§ **What you will do**
1. Extract from the index scan discussion the part starting with "That sounds like" and going on through "when costing them.".
2. Answer these questions using the index scan discussion:
(a) How does SAOP execution/MDAM perform duplicate elimination before it reads the data?
(b) Which two optimizations would each require inventing a new type of index scan?
(c) What does the patch make SAOP execution more similar to?
3. Please carry on the index scan discussion from its last sentence.

§ **Document text**

________________________

That sounds like block nested loop join. It's possible that that could
reuse some infrastructure from this patch, but I'm not sure.

In general, SAOP execution/MDAM performs "duplicate elimination before
it reads the data" by sorting and deduplicating the arrays up front.
While my patch sometimes elides a primitive index scan, primitive
index scans are already disjuncts that are combined to create what can
be considered one big index scan (that's how the planner and executor
think of them). The patch takes that one step further by recognizing
that it could quite literally be one big index scan in some cases (or
fewer, larger scans, at least). It's a natural incremental
improvement, as opposed to inventing a new kind of index scan. If
anything the patch makes SAOP execution more similar to traditional
index scans, especially when costing them.

Like InnoDB style loose index scan (for DISTINCT and GROUP BY
optimization), block nested loop join would require inventing a new
type of index scan. Both of these other two optimizations involve the
use of semantic information that spans multiple levels of abstraction.

________________________

§ **Given information**
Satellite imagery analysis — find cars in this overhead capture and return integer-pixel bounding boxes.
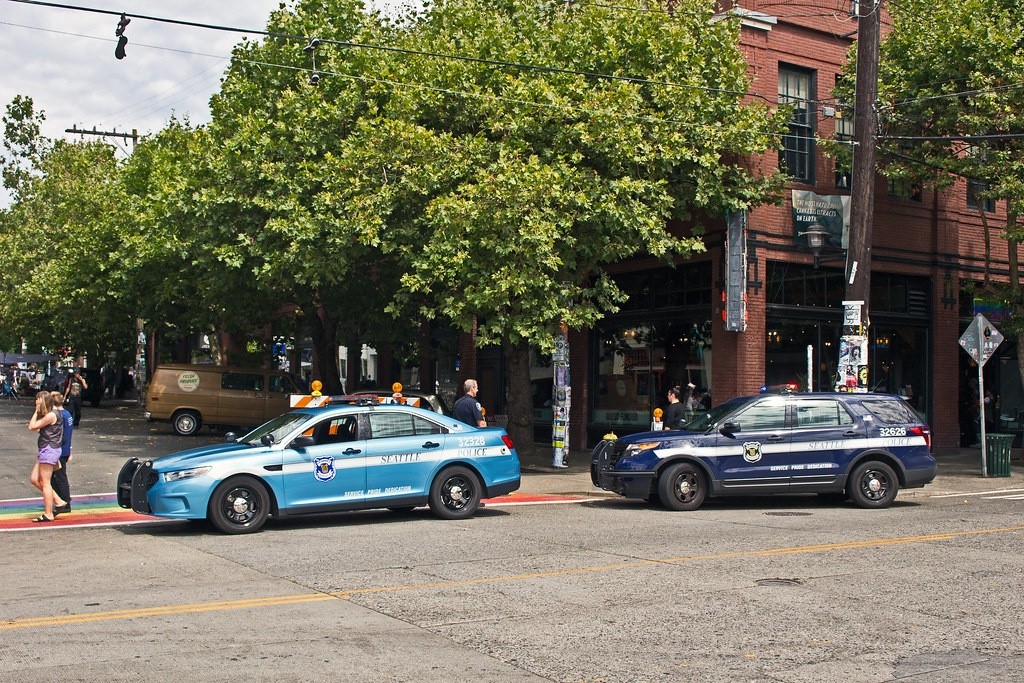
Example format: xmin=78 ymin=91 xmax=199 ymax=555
xmin=592 ymin=383 xmax=936 ymax=510
xmin=116 ymin=395 xmax=523 ymax=535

________________________

§ **Exercise results**
1.
That sounds like block nested loop join. It's possible that that could
reuse some infrastructure from this patch, but I'm not sure.

In general, SAOP execution/MDAM performs "duplicate elimination before
it reads the data" by sorting and deduplicating the arrays up front.
While my patch sometimes elides a primitive index scan, primitive
index scans are already disjuncts that are combined to create what can
be considered one big index scan (that's how the planner and executor
think of them). The patch takes that one step further by recognizing
that it could quite literally be one big index scan in some cases (or
fewer, larger scans, at least). It's a natural incremental
improvement, as opposed to inventing a new kind of index scan. If
anything the patch makes SAOP execution more similar to traditional
index scans, especially when costing them.

2.
(a) By sorting and deduplicating the arrays up front.
(b) InnoDB style loose index scan (for DISTINCT and GROUP BY optimization) and block nested loop join.
(c) Traditional index scans, especially when costing them.

3.
Loose scan requires duplicate elimination (that's the whole point),
while IIUC block nested loop join needs to "simulate multiple inner
index scans" by deliberately returning duplicates for each would-be
inner index scan. These are specialized things.

To be clear, I think that all of these ideas are reasonable. I just
find it useful to classify these sorts of techniques according to
whether or not the index AM API would have to change or not, and the
general nature of any required changes. MDAM can do a lot of cool
things without requiring any revisions to the index AM API, which
should allow it to play nice with everything else (index path clause
safety issues notwithstanding).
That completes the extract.